*Requirement*
Pictures do not belong in the copy; transcribe everything else in the records exactly.

*Supplied material*
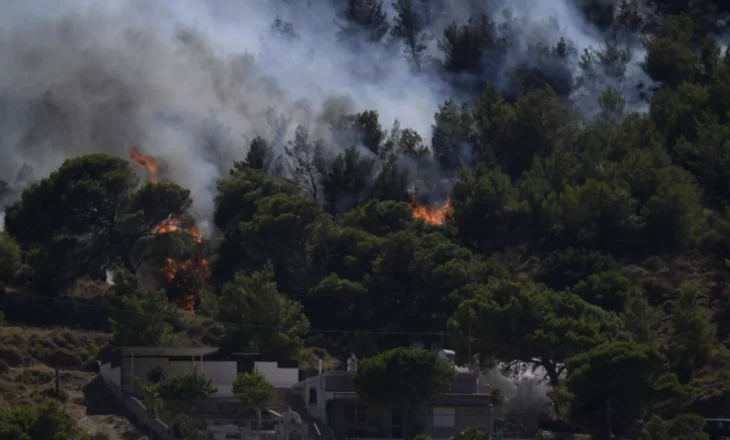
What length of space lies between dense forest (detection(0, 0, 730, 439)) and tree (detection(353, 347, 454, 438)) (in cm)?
463

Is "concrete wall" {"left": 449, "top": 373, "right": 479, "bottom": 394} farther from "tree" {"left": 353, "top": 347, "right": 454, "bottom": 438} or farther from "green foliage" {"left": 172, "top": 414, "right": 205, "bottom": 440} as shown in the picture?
"green foliage" {"left": 172, "top": 414, "right": 205, "bottom": 440}

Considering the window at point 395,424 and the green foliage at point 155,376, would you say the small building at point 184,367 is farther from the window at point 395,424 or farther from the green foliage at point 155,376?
the window at point 395,424

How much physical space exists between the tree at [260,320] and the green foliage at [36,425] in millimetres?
18881

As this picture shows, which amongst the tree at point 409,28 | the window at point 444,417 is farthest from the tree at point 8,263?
the tree at point 409,28

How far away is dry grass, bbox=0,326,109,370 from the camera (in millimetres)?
75188

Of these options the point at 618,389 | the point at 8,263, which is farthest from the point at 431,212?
the point at 618,389

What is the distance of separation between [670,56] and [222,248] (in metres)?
38.1

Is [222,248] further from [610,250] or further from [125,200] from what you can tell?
[610,250]

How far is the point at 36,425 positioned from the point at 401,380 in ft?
46.3

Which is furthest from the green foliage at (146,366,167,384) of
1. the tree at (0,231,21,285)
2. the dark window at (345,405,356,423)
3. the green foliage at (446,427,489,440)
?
the tree at (0,231,21,285)

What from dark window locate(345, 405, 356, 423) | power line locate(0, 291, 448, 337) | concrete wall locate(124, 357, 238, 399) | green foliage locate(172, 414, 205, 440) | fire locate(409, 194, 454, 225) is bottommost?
green foliage locate(172, 414, 205, 440)

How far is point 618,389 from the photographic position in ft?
206

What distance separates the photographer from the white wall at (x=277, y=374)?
71375 mm

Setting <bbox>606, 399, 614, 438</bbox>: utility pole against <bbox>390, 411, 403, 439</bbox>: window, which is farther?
<bbox>390, 411, 403, 439</bbox>: window
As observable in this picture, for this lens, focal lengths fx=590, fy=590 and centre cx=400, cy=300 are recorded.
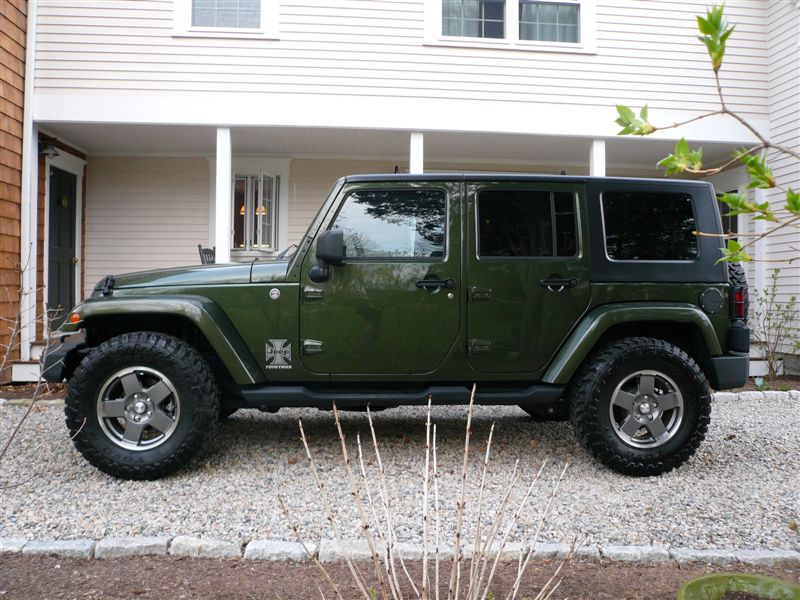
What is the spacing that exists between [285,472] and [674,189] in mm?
3311

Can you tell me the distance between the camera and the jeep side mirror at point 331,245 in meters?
3.66

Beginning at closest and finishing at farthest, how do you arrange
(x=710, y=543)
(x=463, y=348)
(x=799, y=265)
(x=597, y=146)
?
(x=710, y=543) → (x=463, y=348) → (x=799, y=265) → (x=597, y=146)

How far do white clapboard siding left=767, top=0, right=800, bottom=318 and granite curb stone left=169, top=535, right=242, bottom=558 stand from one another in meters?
7.75

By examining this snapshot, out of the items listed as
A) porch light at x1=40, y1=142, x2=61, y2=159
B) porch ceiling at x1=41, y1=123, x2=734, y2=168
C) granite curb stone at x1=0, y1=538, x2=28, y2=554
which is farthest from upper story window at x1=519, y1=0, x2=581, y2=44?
granite curb stone at x1=0, y1=538, x2=28, y2=554

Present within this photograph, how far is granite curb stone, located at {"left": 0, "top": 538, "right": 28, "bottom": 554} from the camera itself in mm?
2796

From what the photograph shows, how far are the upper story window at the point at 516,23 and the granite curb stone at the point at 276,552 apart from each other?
22.7ft

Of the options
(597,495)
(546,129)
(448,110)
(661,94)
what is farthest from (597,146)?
(597,495)

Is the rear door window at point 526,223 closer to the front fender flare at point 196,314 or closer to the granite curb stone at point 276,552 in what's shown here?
the front fender flare at point 196,314

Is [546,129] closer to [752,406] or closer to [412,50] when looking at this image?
[412,50]

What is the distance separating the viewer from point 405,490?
368 centimetres

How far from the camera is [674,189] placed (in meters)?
4.09

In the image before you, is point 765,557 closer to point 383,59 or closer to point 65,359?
point 65,359

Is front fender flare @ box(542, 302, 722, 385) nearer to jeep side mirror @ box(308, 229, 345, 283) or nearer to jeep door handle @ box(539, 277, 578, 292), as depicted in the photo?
jeep door handle @ box(539, 277, 578, 292)

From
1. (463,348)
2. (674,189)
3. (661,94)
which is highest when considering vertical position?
(661,94)
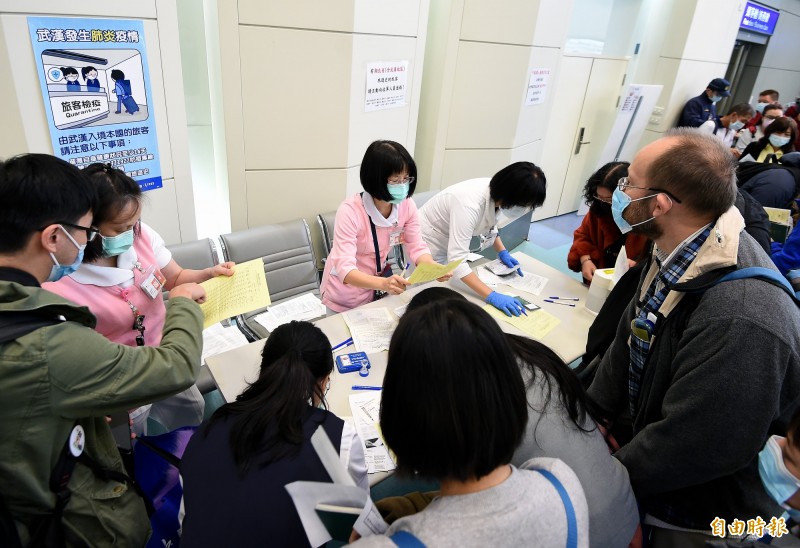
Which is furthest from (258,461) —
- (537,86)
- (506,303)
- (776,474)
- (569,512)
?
(537,86)

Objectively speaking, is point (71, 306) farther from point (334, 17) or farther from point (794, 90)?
point (794, 90)

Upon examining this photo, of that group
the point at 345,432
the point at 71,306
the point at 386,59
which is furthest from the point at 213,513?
the point at 386,59

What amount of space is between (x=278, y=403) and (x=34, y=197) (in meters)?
0.79

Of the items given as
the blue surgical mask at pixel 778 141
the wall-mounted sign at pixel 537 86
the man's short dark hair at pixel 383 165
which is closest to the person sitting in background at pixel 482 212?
the man's short dark hair at pixel 383 165

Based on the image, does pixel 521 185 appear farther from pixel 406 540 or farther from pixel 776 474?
pixel 406 540

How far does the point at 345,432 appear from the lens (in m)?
1.24

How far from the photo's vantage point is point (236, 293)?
1.78 metres

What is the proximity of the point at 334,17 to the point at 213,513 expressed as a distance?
2874 millimetres

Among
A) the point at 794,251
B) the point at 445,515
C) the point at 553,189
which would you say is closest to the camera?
the point at 445,515

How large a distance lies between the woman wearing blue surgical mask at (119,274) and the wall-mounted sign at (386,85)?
198 centimetres

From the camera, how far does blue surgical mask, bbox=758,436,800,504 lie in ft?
3.66

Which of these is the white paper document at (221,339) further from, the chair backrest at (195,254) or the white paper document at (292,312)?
the chair backrest at (195,254)

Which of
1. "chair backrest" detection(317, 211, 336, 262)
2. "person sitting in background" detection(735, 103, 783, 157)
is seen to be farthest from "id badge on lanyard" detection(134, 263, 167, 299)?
"person sitting in background" detection(735, 103, 783, 157)

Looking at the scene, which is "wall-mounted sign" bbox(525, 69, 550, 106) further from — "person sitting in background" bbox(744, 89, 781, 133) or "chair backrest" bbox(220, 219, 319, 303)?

*Completed task*
What length of space lies between dense forest (detection(0, 0, 730, 439)) and tree (detection(353, 347, 454, 438)) (in cm)?
463

Is "concrete wall" {"left": 449, "top": 373, "right": 479, "bottom": 394} farther from "tree" {"left": 353, "top": 347, "right": 454, "bottom": 438} or farther from "green foliage" {"left": 172, "top": 414, "right": 205, "bottom": 440} as shown in the picture?
"green foliage" {"left": 172, "top": 414, "right": 205, "bottom": 440}

Considering the window at point 395,424 and the green foliage at point 155,376, would you say the small building at point 184,367 is farther from the window at point 395,424 or farther from the green foliage at point 155,376?
the window at point 395,424

How much physical space exists between the tree at [260,320] and the green foliage at [36,425] in millimetres?
18881

As this picture shows, which amongst the tree at point 409,28 | the window at point 444,417 is farthest from the tree at point 8,263?
the tree at point 409,28

How far away is dry grass, bbox=0,326,109,370 from the camera (in millimetres)?
75188

Of these options the point at 618,389 | the point at 8,263, which is farthest from the point at 431,212?
the point at 618,389

What is the distance of separation between [670,56] and [222,248] (in metres)?
38.1

Is [222,248] further from [610,250] or further from [125,200] from what you can tell?
[610,250]

How far is the point at 36,425 positioned from the point at 401,380 in ft?
46.3

Which is furthest from the green foliage at (146,366,167,384) of
1. the tree at (0,231,21,285)
2. the dark window at (345,405,356,423)
3. the green foliage at (446,427,489,440)
?
the tree at (0,231,21,285)

What from dark window locate(345, 405, 356, 423) | power line locate(0, 291, 448, 337) | concrete wall locate(124, 357, 238, 399) | green foliage locate(172, 414, 205, 440) | fire locate(409, 194, 454, 225) is bottommost?
green foliage locate(172, 414, 205, 440)

How far is point 618,389 from the photographic position in ft?
206

What distance separates the photographer from the white wall at (x=277, y=374)?
71375 mm

Setting <bbox>606, 399, 614, 438</bbox>: utility pole against <bbox>390, 411, 403, 439</bbox>: window, which is farther?
<bbox>390, 411, 403, 439</bbox>: window
As observable in this picture, for this lens, focal lengths fx=590, fy=590 and centre cx=400, cy=300 are recorded.
What is the spacing that exists between [285,472] and [674,189] in mm?
3311

Can you tell me the distance between the camera and the jeep side mirror at point 331,245 in meters?
3.66

Beginning at closest and finishing at farthest, how do you arrange
(x=710, y=543)
(x=463, y=348)
(x=799, y=265)
(x=597, y=146)
?
(x=710, y=543) → (x=463, y=348) → (x=799, y=265) → (x=597, y=146)

How far do white clapboard siding left=767, top=0, right=800, bottom=318 and granite curb stone left=169, top=535, right=242, bottom=558 stand from one another in meters?
7.75

By examining this snapshot, out of the items listed as
A) porch light at x1=40, y1=142, x2=61, y2=159
B) porch ceiling at x1=41, y1=123, x2=734, y2=168
C) granite curb stone at x1=0, y1=538, x2=28, y2=554
which is farthest from upper story window at x1=519, y1=0, x2=581, y2=44?
granite curb stone at x1=0, y1=538, x2=28, y2=554

Present within this photograph, how far is granite curb stone, located at {"left": 0, "top": 538, "right": 28, "bottom": 554} from the camera itself in mm?
2796

From what the photograph shows, how far are the upper story window at the point at 516,23 and the granite curb stone at the point at 276,552 apart from each other?
22.7ft

Of the options
(597,495)
(546,129)
(448,110)
(661,94)
what is farthest from (597,146)?
(597,495)

Is the rear door window at point 526,223 closer to the front fender flare at point 196,314 or closer to the granite curb stone at point 276,552 in what's shown here?
the front fender flare at point 196,314

Is [546,129] closer to [752,406] or closer to [412,50] when looking at this image?
[412,50]

What is the distance separating the viewer from point 405,490?
368 centimetres

How far from the camera is [674,189] placed (in meters)?
4.09

In the image before you, is point 765,557 closer to point 383,59 or closer to point 65,359?
point 65,359

Is front fender flare @ box(542, 302, 722, 385) nearer to jeep side mirror @ box(308, 229, 345, 283) or nearer to jeep door handle @ box(539, 277, 578, 292), as depicted in the photo?
jeep door handle @ box(539, 277, 578, 292)

From
1. (463,348)
2. (674,189)
3. (661,94)
which is highest when considering vertical position?
(661,94)
Which is furthest from (258,461) —
- (537,86)
- (506,303)
- (776,474)
- (569,512)
?
(537,86)

Objectively speaking, is point (71, 306) farther from point (334, 17) or farther from point (794, 90)?
point (794, 90)

Upon examining this photo, of that group
the point at 345,432
the point at 71,306
the point at 386,59
which is furthest from the point at 213,513?
the point at 386,59

What amount of space is between (x=278, y=403) and (x=34, y=197) (in meters)?
0.79

Of the items given as
the blue surgical mask at pixel 778 141
the wall-mounted sign at pixel 537 86
the man's short dark hair at pixel 383 165
which is closest to the person sitting in background at pixel 482 212?
the man's short dark hair at pixel 383 165

Based on the image, does pixel 521 185 appear farther from pixel 406 540 or farther from pixel 776 474?
pixel 406 540

How far does the point at 345,432 appear from the lens (in m)?
1.24

How far from the photo's vantage point is point (236, 293)?
1.78 metres

What is the proximity of the point at 334,17 to the point at 213,513 expressed as a distance?
2874 millimetres

Among
A) the point at 794,251
B) the point at 445,515
C) the point at 553,189
which would you say is closest to the camera?
the point at 445,515

How large a distance lies between the woman wearing blue surgical mask at (119,274) and the wall-mounted sign at (386,85)?
198 centimetres

From the camera, how far does blue surgical mask, bbox=758,436,800,504 lie in ft?
3.66

Which of these is the white paper document at (221,339) further from, the chair backrest at (195,254) or the white paper document at (292,312)?
the chair backrest at (195,254)

Which of
1. "chair backrest" detection(317, 211, 336, 262)
2. "person sitting in background" detection(735, 103, 783, 157)
is seen to be farthest from "id badge on lanyard" detection(134, 263, 167, 299)?
"person sitting in background" detection(735, 103, 783, 157)

Looking at the scene, which is "wall-mounted sign" bbox(525, 69, 550, 106) further from — "person sitting in background" bbox(744, 89, 781, 133) or "chair backrest" bbox(220, 219, 319, 303)?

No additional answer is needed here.